Applying matrices several time can be seen as applying linear transformations several time

\[A = \begin{bmatrix} a_{11} & a_{12} \\ a_{21} & a_{22} \end{bmatrix} \quad B = \begin{bmatrix} b_{11} & b_{12} \\ b_{21} & b_{22} \end{bmatrix} \quad\] \[BAI = BA = B \times \begin{bmatrix} a_{11} & a_{12} \\ a_{21} & a_{22} \end{bmatrix} = \left[ \begin{array}{c|c} B \begin{bmatrix} a_{11} \\ a_{21} \end{bmatrix} & B \begin{bmatrix} a_{12} \\ a_{22} \end{bmatrix} \end{array}\right]\] \[BAx = x_1 \times B \begin{bmatrix} a_{11} \\ a_{21} \end{bmatrix} + x_2 \times B \begin{bmatrix} a_{12} \\ a_{22} \end{bmatrix}\]

If \(A\) is non-squared, it transforms a vector to another dimension.

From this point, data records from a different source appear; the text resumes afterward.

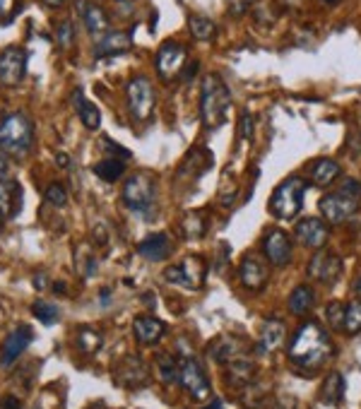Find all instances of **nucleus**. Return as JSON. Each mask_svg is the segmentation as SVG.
Listing matches in <instances>:
<instances>
[{
	"instance_id": "8",
	"label": "nucleus",
	"mask_w": 361,
	"mask_h": 409,
	"mask_svg": "<svg viewBox=\"0 0 361 409\" xmlns=\"http://www.w3.org/2000/svg\"><path fill=\"white\" fill-rule=\"evenodd\" d=\"M180 388H183L185 392H188L193 400H207V397L212 395V388H210V380H207V373L205 368H202V364L198 361V359H193L190 354H185L183 359H180Z\"/></svg>"
},
{
	"instance_id": "52",
	"label": "nucleus",
	"mask_w": 361,
	"mask_h": 409,
	"mask_svg": "<svg viewBox=\"0 0 361 409\" xmlns=\"http://www.w3.org/2000/svg\"><path fill=\"white\" fill-rule=\"evenodd\" d=\"M43 3H46L48 8H60V5H63L65 0H43Z\"/></svg>"
},
{
	"instance_id": "29",
	"label": "nucleus",
	"mask_w": 361,
	"mask_h": 409,
	"mask_svg": "<svg viewBox=\"0 0 361 409\" xmlns=\"http://www.w3.org/2000/svg\"><path fill=\"white\" fill-rule=\"evenodd\" d=\"M82 20H85V27L92 36H104L108 31V17L99 5H87Z\"/></svg>"
},
{
	"instance_id": "23",
	"label": "nucleus",
	"mask_w": 361,
	"mask_h": 409,
	"mask_svg": "<svg viewBox=\"0 0 361 409\" xmlns=\"http://www.w3.org/2000/svg\"><path fill=\"white\" fill-rule=\"evenodd\" d=\"M243 354H248V345H243L236 337H220V340H215V345L210 347V357L215 359L217 364H229L232 359L236 357H243Z\"/></svg>"
},
{
	"instance_id": "19",
	"label": "nucleus",
	"mask_w": 361,
	"mask_h": 409,
	"mask_svg": "<svg viewBox=\"0 0 361 409\" xmlns=\"http://www.w3.org/2000/svg\"><path fill=\"white\" fill-rule=\"evenodd\" d=\"M22 210V185L0 178V220H15Z\"/></svg>"
},
{
	"instance_id": "30",
	"label": "nucleus",
	"mask_w": 361,
	"mask_h": 409,
	"mask_svg": "<svg viewBox=\"0 0 361 409\" xmlns=\"http://www.w3.org/2000/svg\"><path fill=\"white\" fill-rule=\"evenodd\" d=\"M207 215L202 210H193L180 220V229H183L185 238H202L207 234Z\"/></svg>"
},
{
	"instance_id": "16",
	"label": "nucleus",
	"mask_w": 361,
	"mask_h": 409,
	"mask_svg": "<svg viewBox=\"0 0 361 409\" xmlns=\"http://www.w3.org/2000/svg\"><path fill=\"white\" fill-rule=\"evenodd\" d=\"M239 280L241 285L250 292H260L267 285V267L258 255H246L239 265Z\"/></svg>"
},
{
	"instance_id": "25",
	"label": "nucleus",
	"mask_w": 361,
	"mask_h": 409,
	"mask_svg": "<svg viewBox=\"0 0 361 409\" xmlns=\"http://www.w3.org/2000/svg\"><path fill=\"white\" fill-rule=\"evenodd\" d=\"M342 397H344V375L332 371V373L323 380L318 400H320V405H325V407H335L342 402Z\"/></svg>"
},
{
	"instance_id": "50",
	"label": "nucleus",
	"mask_w": 361,
	"mask_h": 409,
	"mask_svg": "<svg viewBox=\"0 0 361 409\" xmlns=\"http://www.w3.org/2000/svg\"><path fill=\"white\" fill-rule=\"evenodd\" d=\"M34 287L39 289V292H43V289H46V277H43V275H36V277H34Z\"/></svg>"
},
{
	"instance_id": "4",
	"label": "nucleus",
	"mask_w": 361,
	"mask_h": 409,
	"mask_svg": "<svg viewBox=\"0 0 361 409\" xmlns=\"http://www.w3.org/2000/svg\"><path fill=\"white\" fill-rule=\"evenodd\" d=\"M359 200H361V183L357 178H344L340 190L327 193L320 198L318 203L320 217L327 224H342V222H347L357 212Z\"/></svg>"
},
{
	"instance_id": "13",
	"label": "nucleus",
	"mask_w": 361,
	"mask_h": 409,
	"mask_svg": "<svg viewBox=\"0 0 361 409\" xmlns=\"http://www.w3.org/2000/svg\"><path fill=\"white\" fill-rule=\"evenodd\" d=\"M185 63V48L176 41H164L157 51V73L164 82L176 80Z\"/></svg>"
},
{
	"instance_id": "15",
	"label": "nucleus",
	"mask_w": 361,
	"mask_h": 409,
	"mask_svg": "<svg viewBox=\"0 0 361 409\" xmlns=\"http://www.w3.org/2000/svg\"><path fill=\"white\" fill-rule=\"evenodd\" d=\"M31 340H34V330H31L29 325H20L15 332H10L8 340L3 342V352H0V366H13L15 361L22 357V352H24L27 347L31 345Z\"/></svg>"
},
{
	"instance_id": "6",
	"label": "nucleus",
	"mask_w": 361,
	"mask_h": 409,
	"mask_svg": "<svg viewBox=\"0 0 361 409\" xmlns=\"http://www.w3.org/2000/svg\"><path fill=\"white\" fill-rule=\"evenodd\" d=\"M120 198L128 210L133 212H145L155 205L157 198V185L155 178L150 176L147 171H135L128 181L123 183V190H120Z\"/></svg>"
},
{
	"instance_id": "38",
	"label": "nucleus",
	"mask_w": 361,
	"mask_h": 409,
	"mask_svg": "<svg viewBox=\"0 0 361 409\" xmlns=\"http://www.w3.org/2000/svg\"><path fill=\"white\" fill-rule=\"evenodd\" d=\"M31 313L36 320H41L43 325H53L58 323V308L48 301H34L31 303Z\"/></svg>"
},
{
	"instance_id": "11",
	"label": "nucleus",
	"mask_w": 361,
	"mask_h": 409,
	"mask_svg": "<svg viewBox=\"0 0 361 409\" xmlns=\"http://www.w3.org/2000/svg\"><path fill=\"white\" fill-rule=\"evenodd\" d=\"M262 253H265V258L275 267L289 265L294 255V243H292V238H289V234L284 231V229L272 227L270 231L262 236Z\"/></svg>"
},
{
	"instance_id": "5",
	"label": "nucleus",
	"mask_w": 361,
	"mask_h": 409,
	"mask_svg": "<svg viewBox=\"0 0 361 409\" xmlns=\"http://www.w3.org/2000/svg\"><path fill=\"white\" fill-rule=\"evenodd\" d=\"M306 183L301 176H289L272 190L270 195V215L275 220H294L299 212L304 210V198H306Z\"/></svg>"
},
{
	"instance_id": "40",
	"label": "nucleus",
	"mask_w": 361,
	"mask_h": 409,
	"mask_svg": "<svg viewBox=\"0 0 361 409\" xmlns=\"http://www.w3.org/2000/svg\"><path fill=\"white\" fill-rule=\"evenodd\" d=\"M56 39H58V46L63 48V51H68L70 46L75 43V27L70 20H63L60 24L56 27Z\"/></svg>"
},
{
	"instance_id": "31",
	"label": "nucleus",
	"mask_w": 361,
	"mask_h": 409,
	"mask_svg": "<svg viewBox=\"0 0 361 409\" xmlns=\"http://www.w3.org/2000/svg\"><path fill=\"white\" fill-rule=\"evenodd\" d=\"M212 157L205 155L202 150H193L188 157H185L183 166H180V176H188V178H198L200 173H205L210 168Z\"/></svg>"
},
{
	"instance_id": "1",
	"label": "nucleus",
	"mask_w": 361,
	"mask_h": 409,
	"mask_svg": "<svg viewBox=\"0 0 361 409\" xmlns=\"http://www.w3.org/2000/svg\"><path fill=\"white\" fill-rule=\"evenodd\" d=\"M335 354L327 330L316 320H306L289 342V361L299 371L316 373L325 366Z\"/></svg>"
},
{
	"instance_id": "14",
	"label": "nucleus",
	"mask_w": 361,
	"mask_h": 409,
	"mask_svg": "<svg viewBox=\"0 0 361 409\" xmlns=\"http://www.w3.org/2000/svg\"><path fill=\"white\" fill-rule=\"evenodd\" d=\"M27 73V51L17 46H10L0 53V82L5 87L20 85Z\"/></svg>"
},
{
	"instance_id": "57",
	"label": "nucleus",
	"mask_w": 361,
	"mask_h": 409,
	"mask_svg": "<svg viewBox=\"0 0 361 409\" xmlns=\"http://www.w3.org/2000/svg\"><path fill=\"white\" fill-rule=\"evenodd\" d=\"M323 3H330V5H335V3H337V0H323Z\"/></svg>"
},
{
	"instance_id": "55",
	"label": "nucleus",
	"mask_w": 361,
	"mask_h": 409,
	"mask_svg": "<svg viewBox=\"0 0 361 409\" xmlns=\"http://www.w3.org/2000/svg\"><path fill=\"white\" fill-rule=\"evenodd\" d=\"M53 289H56L58 294H63L65 292V285H63V282H56V285H53Z\"/></svg>"
},
{
	"instance_id": "28",
	"label": "nucleus",
	"mask_w": 361,
	"mask_h": 409,
	"mask_svg": "<svg viewBox=\"0 0 361 409\" xmlns=\"http://www.w3.org/2000/svg\"><path fill=\"white\" fill-rule=\"evenodd\" d=\"M309 173H311V181H313V185H318V188H327V185L340 176V164H337L335 159H316L313 164H311Z\"/></svg>"
},
{
	"instance_id": "43",
	"label": "nucleus",
	"mask_w": 361,
	"mask_h": 409,
	"mask_svg": "<svg viewBox=\"0 0 361 409\" xmlns=\"http://www.w3.org/2000/svg\"><path fill=\"white\" fill-rule=\"evenodd\" d=\"M101 145H104V150L108 152V157H113V159H130V152L128 150H123L118 143H113V140H108V138H101Z\"/></svg>"
},
{
	"instance_id": "26",
	"label": "nucleus",
	"mask_w": 361,
	"mask_h": 409,
	"mask_svg": "<svg viewBox=\"0 0 361 409\" xmlns=\"http://www.w3.org/2000/svg\"><path fill=\"white\" fill-rule=\"evenodd\" d=\"M287 306L294 315L304 318V315H309L311 310L316 308V292L309 285H299L292 294H289Z\"/></svg>"
},
{
	"instance_id": "27",
	"label": "nucleus",
	"mask_w": 361,
	"mask_h": 409,
	"mask_svg": "<svg viewBox=\"0 0 361 409\" xmlns=\"http://www.w3.org/2000/svg\"><path fill=\"white\" fill-rule=\"evenodd\" d=\"M73 106H75V113L80 116V121L85 128L90 130H97L101 125V113L99 108L94 106L92 101L85 99V94H82V89H75L73 92Z\"/></svg>"
},
{
	"instance_id": "49",
	"label": "nucleus",
	"mask_w": 361,
	"mask_h": 409,
	"mask_svg": "<svg viewBox=\"0 0 361 409\" xmlns=\"http://www.w3.org/2000/svg\"><path fill=\"white\" fill-rule=\"evenodd\" d=\"M8 173V157H5V152L0 150V178Z\"/></svg>"
},
{
	"instance_id": "41",
	"label": "nucleus",
	"mask_w": 361,
	"mask_h": 409,
	"mask_svg": "<svg viewBox=\"0 0 361 409\" xmlns=\"http://www.w3.org/2000/svg\"><path fill=\"white\" fill-rule=\"evenodd\" d=\"M43 200L51 207H65V203H68V193H65V188L60 183H51L43 190Z\"/></svg>"
},
{
	"instance_id": "2",
	"label": "nucleus",
	"mask_w": 361,
	"mask_h": 409,
	"mask_svg": "<svg viewBox=\"0 0 361 409\" xmlns=\"http://www.w3.org/2000/svg\"><path fill=\"white\" fill-rule=\"evenodd\" d=\"M229 106H232V89L220 75L210 73L202 80V92H200V118L207 130L222 128L227 121Z\"/></svg>"
},
{
	"instance_id": "42",
	"label": "nucleus",
	"mask_w": 361,
	"mask_h": 409,
	"mask_svg": "<svg viewBox=\"0 0 361 409\" xmlns=\"http://www.w3.org/2000/svg\"><path fill=\"white\" fill-rule=\"evenodd\" d=\"M239 138L246 140V143L253 140V116L248 111H243L239 116Z\"/></svg>"
},
{
	"instance_id": "39",
	"label": "nucleus",
	"mask_w": 361,
	"mask_h": 409,
	"mask_svg": "<svg viewBox=\"0 0 361 409\" xmlns=\"http://www.w3.org/2000/svg\"><path fill=\"white\" fill-rule=\"evenodd\" d=\"M78 347H80L85 354H94L97 349L101 347V337H99V332L90 330V327H85V330H80V332H78Z\"/></svg>"
},
{
	"instance_id": "17",
	"label": "nucleus",
	"mask_w": 361,
	"mask_h": 409,
	"mask_svg": "<svg viewBox=\"0 0 361 409\" xmlns=\"http://www.w3.org/2000/svg\"><path fill=\"white\" fill-rule=\"evenodd\" d=\"M255 373H258V368H255V361L248 354L232 359V361L227 364V383L232 385V388H248L255 380Z\"/></svg>"
},
{
	"instance_id": "53",
	"label": "nucleus",
	"mask_w": 361,
	"mask_h": 409,
	"mask_svg": "<svg viewBox=\"0 0 361 409\" xmlns=\"http://www.w3.org/2000/svg\"><path fill=\"white\" fill-rule=\"evenodd\" d=\"M205 409H224V405H222V402H220V400H212V402H210V405H207Z\"/></svg>"
},
{
	"instance_id": "54",
	"label": "nucleus",
	"mask_w": 361,
	"mask_h": 409,
	"mask_svg": "<svg viewBox=\"0 0 361 409\" xmlns=\"http://www.w3.org/2000/svg\"><path fill=\"white\" fill-rule=\"evenodd\" d=\"M101 306H108V289H101Z\"/></svg>"
},
{
	"instance_id": "37",
	"label": "nucleus",
	"mask_w": 361,
	"mask_h": 409,
	"mask_svg": "<svg viewBox=\"0 0 361 409\" xmlns=\"http://www.w3.org/2000/svg\"><path fill=\"white\" fill-rule=\"evenodd\" d=\"M344 315H347V303H342V301L327 303L325 318H327V325H330L332 330H337V332L344 330Z\"/></svg>"
},
{
	"instance_id": "18",
	"label": "nucleus",
	"mask_w": 361,
	"mask_h": 409,
	"mask_svg": "<svg viewBox=\"0 0 361 409\" xmlns=\"http://www.w3.org/2000/svg\"><path fill=\"white\" fill-rule=\"evenodd\" d=\"M130 46H133V34H128V31H123V29L106 31V34H104L101 39L97 41L94 56H97V58L120 56V53H125Z\"/></svg>"
},
{
	"instance_id": "12",
	"label": "nucleus",
	"mask_w": 361,
	"mask_h": 409,
	"mask_svg": "<svg viewBox=\"0 0 361 409\" xmlns=\"http://www.w3.org/2000/svg\"><path fill=\"white\" fill-rule=\"evenodd\" d=\"M325 220H318V217H304V220L299 222L297 227H294V238H297V243L306 245V248H313V250H320L325 248L327 243V234H330V229H327Z\"/></svg>"
},
{
	"instance_id": "44",
	"label": "nucleus",
	"mask_w": 361,
	"mask_h": 409,
	"mask_svg": "<svg viewBox=\"0 0 361 409\" xmlns=\"http://www.w3.org/2000/svg\"><path fill=\"white\" fill-rule=\"evenodd\" d=\"M250 5H253V0H227V10L232 17H241V15H246L250 10Z\"/></svg>"
},
{
	"instance_id": "45",
	"label": "nucleus",
	"mask_w": 361,
	"mask_h": 409,
	"mask_svg": "<svg viewBox=\"0 0 361 409\" xmlns=\"http://www.w3.org/2000/svg\"><path fill=\"white\" fill-rule=\"evenodd\" d=\"M270 409H297V397L294 395H280L272 400Z\"/></svg>"
},
{
	"instance_id": "46",
	"label": "nucleus",
	"mask_w": 361,
	"mask_h": 409,
	"mask_svg": "<svg viewBox=\"0 0 361 409\" xmlns=\"http://www.w3.org/2000/svg\"><path fill=\"white\" fill-rule=\"evenodd\" d=\"M198 68H200V63H198V61H190L188 68L183 65V70H180V80H183V82H190V80L195 78V73H198Z\"/></svg>"
},
{
	"instance_id": "7",
	"label": "nucleus",
	"mask_w": 361,
	"mask_h": 409,
	"mask_svg": "<svg viewBox=\"0 0 361 409\" xmlns=\"http://www.w3.org/2000/svg\"><path fill=\"white\" fill-rule=\"evenodd\" d=\"M205 275H207V263L200 255H188V258H183L180 265H169L164 270V280L169 285H178L183 289H190V292H198L202 282H205Z\"/></svg>"
},
{
	"instance_id": "47",
	"label": "nucleus",
	"mask_w": 361,
	"mask_h": 409,
	"mask_svg": "<svg viewBox=\"0 0 361 409\" xmlns=\"http://www.w3.org/2000/svg\"><path fill=\"white\" fill-rule=\"evenodd\" d=\"M15 3H17V0H0V15H3V17H10L15 10Z\"/></svg>"
},
{
	"instance_id": "21",
	"label": "nucleus",
	"mask_w": 361,
	"mask_h": 409,
	"mask_svg": "<svg viewBox=\"0 0 361 409\" xmlns=\"http://www.w3.org/2000/svg\"><path fill=\"white\" fill-rule=\"evenodd\" d=\"M287 337V327L280 320H265L260 330V342H258V354H275L277 349L284 345Z\"/></svg>"
},
{
	"instance_id": "56",
	"label": "nucleus",
	"mask_w": 361,
	"mask_h": 409,
	"mask_svg": "<svg viewBox=\"0 0 361 409\" xmlns=\"http://www.w3.org/2000/svg\"><path fill=\"white\" fill-rule=\"evenodd\" d=\"M354 289H357V292H361V275L357 277V282H354Z\"/></svg>"
},
{
	"instance_id": "22",
	"label": "nucleus",
	"mask_w": 361,
	"mask_h": 409,
	"mask_svg": "<svg viewBox=\"0 0 361 409\" xmlns=\"http://www.w3.org/2000/svg\"><path fill=\"white\" fill-rule=\"evenodd\" d=\"M138 253L150 263H162V260L169 258L171 253V245H169V236L167 234H150L140 245H138Z\"/></svg>"
},
{
	"instance_id": "48",
	"label": "nucleus",
	"mask_w": 361,
	"mask_h": 409,
	"mask_svg": "<svg viewBox=\"0 0 361 409\" xmlns=\"http://www.w3.org/2000/svg\"><path fill=\"white\" fill-rule=\"evenodd\" d=\"M3 409H22V402L17 400V397L8 395V397L3 400Z\"/></svg>"
},
{
	"instance_id": "20",
	"label": "nucleus",
	"mask_w": 361,
	"mask_h": 409,
	"mask_svg": "<svg viewBox=\"0 0 361 409\" xmlns=\"http://www.w3.org/2000/svg\"><path fill=\"white\" fill-rule=\"evenodd\" d=\"M116 378L125 388H140L147 383V366L138 357H125L116 368Z\"/></svg>"
},
{
	"instance_id": "3",
	"label": "nucleus",
	"mask_w": 361,
	"mask_h": 409,
	"mask_svg": "<svg viewBox=\"0 0 361 409\" xmlns=\"http://www.w3.org/2000/svg\"><path fill=\"white\" fill-rule=\"evenodd\" d=\"M34 145V123L24 111H15L0 123V150L5 155L22 159L31 152Z\"/></svg>"
},
{
	"instance_id": "51",
	"label": "nucleus",
	"mask_w": 361,
	"mask_h": 409,
	"mask_svg": "<svg viewBox=\"0 0 361 409\" xmlns=\"http://www.w3.org/2000/svg\"><path fill=\"white\" fill-rule=\"evenodd\" d=\"M56 162L60 164V168H68V157H65V155H58Z\"/></svg>"
},
{
	"instance_id": "24",
	"label": "nucleus",
	"mask_w": 361,
	"mask_h": 409,
	"mask_svg": "<svg viewBox=\"0 0 361 409\" xmlns=\"http://www.w3.org/2000/svg\"><path fill=\"white\" fill-rule=\"evenodd\" d=\"M164 330H167V327H164L162 320L155 318V315H140L133 323L135 340L142 342V345H155V342L164 335Z\"/></svg>"
},
{
	"instance_id": "35",
	"label": "nucleus",
	"mask_w": 361,
	"mask_h": 409,
	"mask_svg": "<svg viewBox=\"0 0 361 409\" xmlns=\"http://www.w3.org/2000/svg\"><path fill=\"white\" fill-rule=\"evenodd\" d=\"M344 332H347V335H359V332H361V299L347 303V315H344Z\"/></svg>"
},
{
	"instance_id": "58",
	"label": "nucleus",
	"mask_w": 361,
	"mask_h": 409,
	"mask_svg": "<svg viewBox=\"0 0 361 409\" xmlns=\"http://www.w3.org/2000/svg\"><path fill=\"white\" fill-rule=\"evenodd\" d=\"M118 3H120V0H118Z\"/></svg>"
},
{
	"instance_id": "34",
	"label": "nucleus",
	"mask_w": 361,
	"mask_h": 409,
	"mask_svg": "<svg viewBox=\"0 0 361 409\" xmlns=\"http://www.w3.org/2000/svg\"><path fill=\"white\" fill-rule=\"evenodd\" d=\"M157 371H160V378L164 385H176L180 378V366L174 361V357L169 354H162L157 357Z\"/></svg>"
},
{
	"instance_id": "36",
	"label": "nucleus",
	"mask_w": 361,
	"mask_h": 409,
	"mask_svg": "<svg viewBox=\"0 0 361 409\" xmlns=\"http://www.w3.org/2000/svg\"><path fill=\"white\" fill-rule=\"evenodd\" d=\"M267 397H265V388L260 383H250L243 392V407L246 409H265Z\"/></svg>"
},
{
	"instance_id": "10",
	"label": "nucleus",
	"mask_w": 361,
	"mask_h": 409,
	"mask_svg": "<svg viewBox=\"0 0 361 409\" xmlns=\"http://www.w3.org/2000/svg\"><path fill=\"white\" fill-rule=\"evenodd\" d=\"M342 275V258L332 250H316L313 258L309 260V277L320 285H335Z\"/></svg>"
},
{
	"instance_id": "9",
	"label": "nucleus",
	"mask_w": 361,
	"mask_h": 409,
	"mask_svg": "<svg viewBox=\"0 0 361 409\" xmlns=\"http://www.w3.org/2000/svg\"><path fill=\"white\" fill-rule=\"evenodd\" d=\"M125 96H128L130 113L138 121H147L152 116V108H155V87H152V82L145 75H138V78L128 82Z\"/></svg>"
},
{
	"instance_id": "33",
	"label": "nucleus",
	"mask_w": 361,
	"mask_h": 409,
	"mask_svg": "<svg viewBox=\"0 0 361 409\" xmlns=\"http://www.w3.org/2000/svg\"><path fill=\"white\" fill-rule=\"evenodd\" d=\"M94 173L101 178V181L113 183V181H118V178L125 173V162H123V159H113V157H108V159H101L99 164H97V166H94Z\"/></svg>"
},
{
	"instance_id": "32",
	"label": "nucleus",
	"mask_w": 361,
	"mask_h": 409,
	"mask_svg": "<svg viewBox=\"0 0 361 409\" xmlns=\"http://www.w3.org/2000/svg\"><path fill=\"white\" fill-rule=\"evenodd\" d=\"M188 29H190V36H193L195 41H212L217 34L215 22L207 20V17H200V15H190Z\"/></svg>"
}]
</instances>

\[A \in \mathbb{R}^{n\times m} \quad x \in \mathbb{R}^m\]

if \(n < m\), then \(A\) squeezes \(m\)-dimensional vector in to \(n\)-dimensinal vector

if \(n = 1\) and \(m = 3\), multiplying \(A\) squeezes \(3\)-dimensional vector into scalar. Generally, in this case, a plane squeezes into a scalar.

else if \(n > m\), \(A\) puts \(m\)-dimensional space in \(n\)-dimensional space

if \(n = 3\) and \(m = 1\), generally, multiplying \(A\) puts a scalar into \(3\)-dimensional space.